While I was sitting on my bed reading, my mind kept coming back to wondering about the possibilities of all the ways she would ruin my life. Obviously she would make them all hate me, and I was pissed off because I knew that she would definitely stick to her word about their imminent death if I ever told anyone what happened. But what if she couldn't kill them? What if I killed her first?
Poets what the fuck no
I sighed, shaking the thoughts off as I heard a faint call for dinner and hesitantly stood up and exited my room, walking down the stairs. The first few things that I noticed were the absence of Debut and Fearless and some faint bruises on Rep. Hopefully the second one was a coincidence.
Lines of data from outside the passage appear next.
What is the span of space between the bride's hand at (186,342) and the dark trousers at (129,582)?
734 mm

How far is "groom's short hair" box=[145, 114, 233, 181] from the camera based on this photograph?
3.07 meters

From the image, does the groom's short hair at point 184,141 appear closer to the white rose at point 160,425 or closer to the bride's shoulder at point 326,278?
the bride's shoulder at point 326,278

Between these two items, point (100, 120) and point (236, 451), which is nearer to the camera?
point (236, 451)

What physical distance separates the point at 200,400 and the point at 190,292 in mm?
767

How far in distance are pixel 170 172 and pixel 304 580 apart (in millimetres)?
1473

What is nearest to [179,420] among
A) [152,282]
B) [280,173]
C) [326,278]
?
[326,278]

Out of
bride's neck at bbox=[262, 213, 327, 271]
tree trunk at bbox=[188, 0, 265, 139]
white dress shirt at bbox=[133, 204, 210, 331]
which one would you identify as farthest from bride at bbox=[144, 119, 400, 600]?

"I'm just going to grab some dinner for me and Debut and head back u- Poets" Fearless stopped and glared at me. I looked up at her, hoping that she was merely noting my presence but however oblivious I am to social cues even I couldn't misread this one. 'I' had fucked up.
"Hi," I smiled weakly at her in an attempt to salvage the situation and maybe communicate that I am not, in fact, the person who everyone believed me to be, the imposter who had caused evident chaos across the last few days.
"Don't act like you don't know what you did." She said lowly.
"Wait what's happening?" Speak now asked- my saviour honestly, because I didn't particularly feel like going back and forth and have Fearless think I was acting the fool. "We know she's a bitch but what did she do now?"
Ouch.
"This bitch tried to fucking KIDNAP Debut," Her voice rose as she stared daggers right through my sole. Fuck I knew that she'd cause chaos, but I didn't think she'd go as far as to kidnap someone, especially not someone who had already been kidnapped and abused. Then I remembered that she didn't know that, so she just took Debut as an easy target.
"I did?" I couldn't help the shock that painted itself across my face, I was torn between what to do, did I go with it and pretend that I was just really a terrible person, or did I stick with myself and pretend I had no idea what they were talking about and that I had some disorder where I accidentally kidnapped people and forgot about it in a few hours? I couldn't live with myself if I did the former.
"Don't act dumb, why the fuck did you do that?" Rep tried to rise, only to be pulled down rather firmly by Lover.
"We don't need you in another punch up," She hissed, and I only picked it up by listening intently. I winced- Rep was definitely one to get in a fight with my sister.
"Just leave Poets no one wants you here," Folklore said quietly. She seemed more subdued than normal, and I gathered that Ana had probably been a piece of shit to her as well. That one hurt the most, I had real feelings for Folklore, and she was my best friend, the person I was closest to. I thought there might be a chance that she liked me back, but no, my sister couldn't let me have one thing in my life, the one thing that made me the happiest.
I bit my lip and walked back upstairs, not bothering with food. I couldn't bring myself to eat, not when everyone hated me, or the version of me they thought they knew.
I would have preferred to stay away.